MILLER: Yes, it's from the Borges. The original idea was that, over a winter holiday, we would each write a handful of songs which seeded from a single moment or idea from his story, "Emma Zunz." That got us writing, and what came out wasn't really about the story but was eerily in keeping with its themes about female sexuality, power, loss, revenge, and death. We're exploring a certain dark aesthetic, influenced by noirish fiction, torch songs, a certain nostalgie de la boue. The writing of Carole Maso, Mark Ryden's work, Baroness Elsa von Freytag, the photographs of Charcotf -- these are my inspirations. Musically, we both were coming from the improvising world, so we had incredibly similar instincts about leaving lots of space, using minimal structures, and listening intensely. We also both had the habit of wanting a certain sound and scanning the room to find some random object which might get you closer to it. That led naturally to the bow, which happened to be lying around my apartment, along with an old broken violin.
MATTHEWS: You were both awarded a Jack Straw Artist Support grant this year. Describe the project you are working on as a result of this grant.
MILLER: The Jack Straw grant gives us 20 hours of free studio time. We are working on recording a full-length CD. We get to work with engineer Doug Haire, who is phenomenally open minded, brilliant at what he does, and fun to work with. We are touring in Europe this June, and again here on the West Coast in August. Aside from those interruptions, we're hoping to finish by the end of summer.
MATTHEWS: Seattle's improvised music community strikes me as particularly vibrant and filled with large numbers of musicians. What has been your experience working in this environment in terms of musicianship, venues and audiences?

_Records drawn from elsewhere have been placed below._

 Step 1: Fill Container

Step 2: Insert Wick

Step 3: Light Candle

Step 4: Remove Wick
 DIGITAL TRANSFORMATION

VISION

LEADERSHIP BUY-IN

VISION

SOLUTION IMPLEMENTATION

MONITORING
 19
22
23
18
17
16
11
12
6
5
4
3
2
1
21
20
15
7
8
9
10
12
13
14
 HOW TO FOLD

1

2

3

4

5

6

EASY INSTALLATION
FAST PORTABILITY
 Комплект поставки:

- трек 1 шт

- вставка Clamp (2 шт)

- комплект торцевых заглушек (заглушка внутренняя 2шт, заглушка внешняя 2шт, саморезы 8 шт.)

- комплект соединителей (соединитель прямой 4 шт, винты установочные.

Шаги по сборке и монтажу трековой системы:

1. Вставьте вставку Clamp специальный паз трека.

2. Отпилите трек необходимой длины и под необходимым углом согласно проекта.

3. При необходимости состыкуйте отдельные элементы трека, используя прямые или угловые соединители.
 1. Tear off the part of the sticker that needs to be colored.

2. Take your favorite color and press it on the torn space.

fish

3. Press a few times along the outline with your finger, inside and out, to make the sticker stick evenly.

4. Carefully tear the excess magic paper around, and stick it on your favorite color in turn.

MILLER: I think Seattle has a wonderful community right now. There are lots of people who are taking lots of risks musically and expanding so dramatically, the government should really step in and stop it. When I first moved here, Polestar played a huge role in creating a community, and I'm very excited for the collective Gallery 1412, which took over Polestar. The space is musician-run now and I feel that there's a more expansive, inclusive attitude. There are certain key people who work really hard to keep things progressing. Gust Burns comes to mind. He has been a huge force in creating opportunities for people here, in fostering a scene. Tom Swafford as well -- he's been hosting Sound of the Underbrush every Monday night for a couple years now. Audiences mostly come out to see players whose names are internationally famous. But there are enough hardcore listeners and musicians who come regularly to make the shows fun and worthwhile. Making a highly uncommodifiable art form in a commodity age sort of dooms you to small audiences. But there's also a utopian quality of complete remove from the marketplace. You sort of end up passing the same wrinkled five dollar bill back and forth, going to each others' shows.